Juristische Auslegung von Erbverträgen

Das Gericht erläuterte, dass bei unklarem Wortlaut eines Testaments oder Erbvertrags der wahre Wille des Erblassers durch sorgfältige Auslegung ermittelt werden muss. Dabei ist nicht nur der buchstäbliche Wortlaut, sondern der gesamte Kontext und Zweck der letztwilligen Verfügung zu betrachten. In diesem Fall führte das zu der Notwendigkeit, die Pflichtteilsstrafklausel im Lichte früherer und späterer Testamente und Erbverträge neu zu bewerten.

Bedeutung der Entscheidung für zukünftige Erbfälle

Die Entscheidung des OLG Düsseldorf unterstreicht die Komplexität der rechtlichen Auslegung von Testamenten und Erbverträgen, insbesondere wenn es um Pflichtteilsstrafklauseln und die Erbfolge geht.
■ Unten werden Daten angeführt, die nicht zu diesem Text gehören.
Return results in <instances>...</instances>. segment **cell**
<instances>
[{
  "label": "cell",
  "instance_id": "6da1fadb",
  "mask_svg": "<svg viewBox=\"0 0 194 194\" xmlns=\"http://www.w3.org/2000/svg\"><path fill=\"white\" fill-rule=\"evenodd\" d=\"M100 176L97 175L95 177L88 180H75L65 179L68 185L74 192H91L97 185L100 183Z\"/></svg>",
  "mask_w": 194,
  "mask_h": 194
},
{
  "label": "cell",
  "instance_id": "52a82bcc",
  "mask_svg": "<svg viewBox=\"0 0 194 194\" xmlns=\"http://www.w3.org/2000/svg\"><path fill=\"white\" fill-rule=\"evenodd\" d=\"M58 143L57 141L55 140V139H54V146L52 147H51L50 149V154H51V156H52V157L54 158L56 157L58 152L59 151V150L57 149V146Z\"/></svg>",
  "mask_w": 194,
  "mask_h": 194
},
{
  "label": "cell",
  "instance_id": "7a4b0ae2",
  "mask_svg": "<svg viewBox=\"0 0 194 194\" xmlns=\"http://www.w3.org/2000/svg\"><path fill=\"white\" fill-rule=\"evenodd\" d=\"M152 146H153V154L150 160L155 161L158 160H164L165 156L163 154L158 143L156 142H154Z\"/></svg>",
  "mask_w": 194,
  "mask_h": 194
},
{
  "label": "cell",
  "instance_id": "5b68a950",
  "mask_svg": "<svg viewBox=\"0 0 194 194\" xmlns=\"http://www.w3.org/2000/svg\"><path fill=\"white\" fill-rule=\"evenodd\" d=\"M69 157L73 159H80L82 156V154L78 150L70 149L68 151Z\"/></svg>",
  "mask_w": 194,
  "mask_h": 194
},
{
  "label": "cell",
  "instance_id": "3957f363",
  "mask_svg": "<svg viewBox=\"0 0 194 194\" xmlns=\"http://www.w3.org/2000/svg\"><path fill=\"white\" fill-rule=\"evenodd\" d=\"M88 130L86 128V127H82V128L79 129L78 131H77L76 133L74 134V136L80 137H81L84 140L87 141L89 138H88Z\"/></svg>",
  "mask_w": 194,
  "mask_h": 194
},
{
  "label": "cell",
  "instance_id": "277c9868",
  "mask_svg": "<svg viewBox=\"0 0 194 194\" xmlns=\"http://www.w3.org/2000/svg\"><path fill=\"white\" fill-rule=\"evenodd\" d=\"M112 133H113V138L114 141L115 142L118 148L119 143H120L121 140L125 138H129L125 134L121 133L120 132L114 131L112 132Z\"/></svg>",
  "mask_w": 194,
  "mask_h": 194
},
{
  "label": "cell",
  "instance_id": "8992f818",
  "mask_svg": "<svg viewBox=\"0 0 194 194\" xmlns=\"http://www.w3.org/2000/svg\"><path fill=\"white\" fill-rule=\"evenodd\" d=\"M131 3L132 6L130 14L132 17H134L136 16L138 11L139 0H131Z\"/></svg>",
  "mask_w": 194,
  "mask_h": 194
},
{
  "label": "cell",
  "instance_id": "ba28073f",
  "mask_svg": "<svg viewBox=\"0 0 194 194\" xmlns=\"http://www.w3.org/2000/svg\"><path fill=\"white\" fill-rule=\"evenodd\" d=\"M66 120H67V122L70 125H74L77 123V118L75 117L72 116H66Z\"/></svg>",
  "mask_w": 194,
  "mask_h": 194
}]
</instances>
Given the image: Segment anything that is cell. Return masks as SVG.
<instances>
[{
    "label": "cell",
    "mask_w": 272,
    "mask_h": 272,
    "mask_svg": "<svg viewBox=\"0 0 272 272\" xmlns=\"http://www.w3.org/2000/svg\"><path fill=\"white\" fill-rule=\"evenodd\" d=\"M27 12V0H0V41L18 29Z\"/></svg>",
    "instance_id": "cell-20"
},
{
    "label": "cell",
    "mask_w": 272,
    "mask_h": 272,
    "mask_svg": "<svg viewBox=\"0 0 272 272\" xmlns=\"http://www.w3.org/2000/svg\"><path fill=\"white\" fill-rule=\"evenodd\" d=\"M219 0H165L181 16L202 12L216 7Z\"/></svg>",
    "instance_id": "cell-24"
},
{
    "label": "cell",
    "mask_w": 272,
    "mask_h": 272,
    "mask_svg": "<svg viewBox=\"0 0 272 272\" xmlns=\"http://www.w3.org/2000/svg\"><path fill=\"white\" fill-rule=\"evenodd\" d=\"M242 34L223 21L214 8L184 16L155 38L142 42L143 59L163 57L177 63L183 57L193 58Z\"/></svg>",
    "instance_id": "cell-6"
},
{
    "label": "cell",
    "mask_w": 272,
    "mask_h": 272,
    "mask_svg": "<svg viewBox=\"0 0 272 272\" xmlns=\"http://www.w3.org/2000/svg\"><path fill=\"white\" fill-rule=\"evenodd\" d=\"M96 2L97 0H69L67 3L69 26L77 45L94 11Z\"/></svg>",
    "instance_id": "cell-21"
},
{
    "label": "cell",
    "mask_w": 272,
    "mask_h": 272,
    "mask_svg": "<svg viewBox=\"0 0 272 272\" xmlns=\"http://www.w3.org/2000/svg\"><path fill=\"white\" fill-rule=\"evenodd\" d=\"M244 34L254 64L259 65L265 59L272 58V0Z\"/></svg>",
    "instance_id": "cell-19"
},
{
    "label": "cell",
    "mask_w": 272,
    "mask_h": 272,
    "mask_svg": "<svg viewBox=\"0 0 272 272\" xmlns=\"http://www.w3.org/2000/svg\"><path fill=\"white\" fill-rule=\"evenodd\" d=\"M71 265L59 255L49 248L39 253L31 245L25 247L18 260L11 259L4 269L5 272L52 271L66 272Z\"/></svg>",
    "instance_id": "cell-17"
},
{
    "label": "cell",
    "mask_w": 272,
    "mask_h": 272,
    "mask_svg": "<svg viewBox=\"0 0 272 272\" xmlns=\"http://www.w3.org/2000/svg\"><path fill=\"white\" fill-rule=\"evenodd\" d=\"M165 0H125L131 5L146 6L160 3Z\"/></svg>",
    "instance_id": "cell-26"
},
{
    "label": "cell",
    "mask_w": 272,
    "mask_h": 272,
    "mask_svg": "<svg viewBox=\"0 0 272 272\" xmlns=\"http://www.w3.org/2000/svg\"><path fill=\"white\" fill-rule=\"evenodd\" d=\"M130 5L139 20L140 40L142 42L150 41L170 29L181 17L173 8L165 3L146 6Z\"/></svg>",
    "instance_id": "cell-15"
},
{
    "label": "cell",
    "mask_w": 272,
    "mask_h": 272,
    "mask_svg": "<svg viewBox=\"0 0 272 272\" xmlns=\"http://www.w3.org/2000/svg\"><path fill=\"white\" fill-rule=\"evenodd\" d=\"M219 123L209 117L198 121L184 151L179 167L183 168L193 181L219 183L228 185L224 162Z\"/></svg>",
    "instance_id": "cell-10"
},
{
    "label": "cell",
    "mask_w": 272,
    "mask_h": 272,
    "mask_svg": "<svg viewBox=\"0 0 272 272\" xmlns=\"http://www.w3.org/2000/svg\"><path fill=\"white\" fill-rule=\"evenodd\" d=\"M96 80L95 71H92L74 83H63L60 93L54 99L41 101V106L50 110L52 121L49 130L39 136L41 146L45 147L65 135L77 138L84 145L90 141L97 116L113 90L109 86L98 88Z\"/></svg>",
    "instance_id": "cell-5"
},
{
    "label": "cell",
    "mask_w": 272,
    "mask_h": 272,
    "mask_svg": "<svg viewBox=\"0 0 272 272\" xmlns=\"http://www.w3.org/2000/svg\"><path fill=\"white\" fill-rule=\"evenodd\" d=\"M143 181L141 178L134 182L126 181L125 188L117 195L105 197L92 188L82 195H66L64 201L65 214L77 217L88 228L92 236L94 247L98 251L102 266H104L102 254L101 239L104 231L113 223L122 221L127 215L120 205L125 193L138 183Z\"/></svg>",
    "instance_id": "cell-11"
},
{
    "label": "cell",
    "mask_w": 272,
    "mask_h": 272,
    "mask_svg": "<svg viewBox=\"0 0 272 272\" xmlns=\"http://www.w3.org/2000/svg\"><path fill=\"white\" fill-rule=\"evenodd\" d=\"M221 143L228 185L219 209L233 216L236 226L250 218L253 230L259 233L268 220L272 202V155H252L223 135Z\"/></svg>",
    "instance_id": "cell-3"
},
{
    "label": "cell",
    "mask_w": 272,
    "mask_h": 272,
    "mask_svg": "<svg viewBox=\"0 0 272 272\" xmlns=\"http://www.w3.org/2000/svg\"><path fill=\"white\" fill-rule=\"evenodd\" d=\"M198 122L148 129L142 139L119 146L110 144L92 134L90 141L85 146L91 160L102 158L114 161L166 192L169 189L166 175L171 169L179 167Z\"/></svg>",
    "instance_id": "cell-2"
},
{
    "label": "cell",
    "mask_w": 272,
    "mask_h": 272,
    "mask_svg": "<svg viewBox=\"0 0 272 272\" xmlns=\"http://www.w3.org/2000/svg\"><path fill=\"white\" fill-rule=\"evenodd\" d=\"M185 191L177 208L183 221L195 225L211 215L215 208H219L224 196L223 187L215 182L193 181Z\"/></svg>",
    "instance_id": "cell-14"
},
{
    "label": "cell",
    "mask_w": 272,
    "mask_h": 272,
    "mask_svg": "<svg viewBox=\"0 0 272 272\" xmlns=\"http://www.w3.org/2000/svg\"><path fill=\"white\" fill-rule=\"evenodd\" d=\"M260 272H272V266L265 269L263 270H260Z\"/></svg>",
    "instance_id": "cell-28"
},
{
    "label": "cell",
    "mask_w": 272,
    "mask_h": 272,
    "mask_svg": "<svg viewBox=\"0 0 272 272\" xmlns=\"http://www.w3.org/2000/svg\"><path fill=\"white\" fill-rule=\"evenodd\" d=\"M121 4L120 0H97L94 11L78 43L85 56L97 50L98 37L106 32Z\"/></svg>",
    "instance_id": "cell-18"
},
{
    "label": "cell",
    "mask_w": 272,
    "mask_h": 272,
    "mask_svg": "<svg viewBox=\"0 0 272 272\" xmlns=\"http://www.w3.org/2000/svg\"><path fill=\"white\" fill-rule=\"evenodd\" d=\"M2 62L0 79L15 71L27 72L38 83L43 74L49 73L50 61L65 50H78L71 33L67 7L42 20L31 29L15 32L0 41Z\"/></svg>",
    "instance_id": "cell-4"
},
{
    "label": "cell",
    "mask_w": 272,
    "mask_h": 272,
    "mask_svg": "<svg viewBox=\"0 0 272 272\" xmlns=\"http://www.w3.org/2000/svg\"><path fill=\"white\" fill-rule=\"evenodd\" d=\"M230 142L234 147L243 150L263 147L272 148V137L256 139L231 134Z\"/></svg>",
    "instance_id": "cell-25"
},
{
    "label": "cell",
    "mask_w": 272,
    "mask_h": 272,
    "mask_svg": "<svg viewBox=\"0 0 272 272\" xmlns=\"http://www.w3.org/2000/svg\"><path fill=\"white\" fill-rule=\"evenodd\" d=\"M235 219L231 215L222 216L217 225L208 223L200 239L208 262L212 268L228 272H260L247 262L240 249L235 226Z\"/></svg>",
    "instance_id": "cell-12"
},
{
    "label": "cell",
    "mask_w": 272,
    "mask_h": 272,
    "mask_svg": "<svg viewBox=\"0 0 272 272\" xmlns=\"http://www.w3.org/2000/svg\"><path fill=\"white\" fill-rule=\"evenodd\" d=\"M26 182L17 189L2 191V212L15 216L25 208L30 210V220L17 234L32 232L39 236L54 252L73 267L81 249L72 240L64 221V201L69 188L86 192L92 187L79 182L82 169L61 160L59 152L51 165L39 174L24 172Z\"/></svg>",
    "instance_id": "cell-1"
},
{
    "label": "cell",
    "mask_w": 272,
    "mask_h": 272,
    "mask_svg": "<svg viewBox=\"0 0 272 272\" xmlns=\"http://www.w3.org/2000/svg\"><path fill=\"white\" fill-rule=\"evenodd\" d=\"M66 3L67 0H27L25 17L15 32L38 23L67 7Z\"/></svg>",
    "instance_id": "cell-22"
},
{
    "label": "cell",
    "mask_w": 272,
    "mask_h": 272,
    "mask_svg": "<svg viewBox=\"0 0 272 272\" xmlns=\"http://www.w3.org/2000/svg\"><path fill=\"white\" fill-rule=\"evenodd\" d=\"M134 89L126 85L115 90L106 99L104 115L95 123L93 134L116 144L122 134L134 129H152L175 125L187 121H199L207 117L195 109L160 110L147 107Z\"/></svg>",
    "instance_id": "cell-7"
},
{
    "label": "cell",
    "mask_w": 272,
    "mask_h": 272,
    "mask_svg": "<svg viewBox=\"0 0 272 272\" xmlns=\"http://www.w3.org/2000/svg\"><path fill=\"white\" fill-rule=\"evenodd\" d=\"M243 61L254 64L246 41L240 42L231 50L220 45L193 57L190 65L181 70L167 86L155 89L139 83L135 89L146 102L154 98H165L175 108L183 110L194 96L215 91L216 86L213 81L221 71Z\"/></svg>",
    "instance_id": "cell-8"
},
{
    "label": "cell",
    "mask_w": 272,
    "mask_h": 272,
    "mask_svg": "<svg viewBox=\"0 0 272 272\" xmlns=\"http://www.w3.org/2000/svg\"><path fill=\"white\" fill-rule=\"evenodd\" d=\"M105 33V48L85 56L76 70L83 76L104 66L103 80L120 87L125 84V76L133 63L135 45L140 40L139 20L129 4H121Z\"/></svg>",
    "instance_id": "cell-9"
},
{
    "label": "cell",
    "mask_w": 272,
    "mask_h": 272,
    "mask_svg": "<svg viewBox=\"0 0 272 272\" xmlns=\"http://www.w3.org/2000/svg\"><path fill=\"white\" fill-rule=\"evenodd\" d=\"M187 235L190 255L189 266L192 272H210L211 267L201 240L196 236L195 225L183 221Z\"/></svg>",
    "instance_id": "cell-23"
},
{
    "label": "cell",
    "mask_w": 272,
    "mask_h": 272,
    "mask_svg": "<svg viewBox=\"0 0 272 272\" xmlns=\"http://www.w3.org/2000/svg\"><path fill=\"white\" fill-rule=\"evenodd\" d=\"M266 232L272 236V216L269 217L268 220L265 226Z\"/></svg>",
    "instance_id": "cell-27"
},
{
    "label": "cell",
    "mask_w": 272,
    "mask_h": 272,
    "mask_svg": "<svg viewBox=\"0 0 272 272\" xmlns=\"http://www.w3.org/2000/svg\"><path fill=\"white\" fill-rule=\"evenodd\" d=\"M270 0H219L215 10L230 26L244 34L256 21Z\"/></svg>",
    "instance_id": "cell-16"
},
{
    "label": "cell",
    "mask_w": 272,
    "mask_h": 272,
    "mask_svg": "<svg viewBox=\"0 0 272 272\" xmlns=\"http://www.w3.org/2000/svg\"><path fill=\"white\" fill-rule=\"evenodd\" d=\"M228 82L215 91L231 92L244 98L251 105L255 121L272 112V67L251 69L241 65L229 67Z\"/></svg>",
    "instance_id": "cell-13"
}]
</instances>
Dieser Fall zeigt deutlich, wie wichtig eine klare und eindeutige Formulierung in allen letztwilligen Verfügungen ist, um zukünftige Rechtsstreitigkeiten zu vermeiden und den wahren Willen der Erblasser zu respektieren.

✔ Häufige Fragen – FAQ

Was ist ein Erbvertrag und wie unterscheidet er sich von einem Testament?

Die wichtigsten Unterschiede zwischen einem Erbvertrag und einem Testament sind:

Ein Erbvertrag ist eine vertragliche Vereinbarung zwischen mindestens zwei Personen, während ein Testament eine einseitige Verfügung des Erblassers ist. Der Erbvertrag bindet die Vertragsparteien, ein Testament kann jederzeit frei widerrufen oder geändert werden.

Für einen wirksamen Erbvertrag ist eine notarielle Beurkundung zwingend erforderlich, bei der alle Vertragsparteien anwesend sein müssen. Ein Testament kann entweder eigenhändig verfasst oder notariell beurkundet werden.

Durch den Erbvertrag können vorherige und nachfolgende Testamente, soweit sie dem Erbvertrag widersprechen, unwirksam werden. Ein späteres Testament hebt dagegen ein früheres auf.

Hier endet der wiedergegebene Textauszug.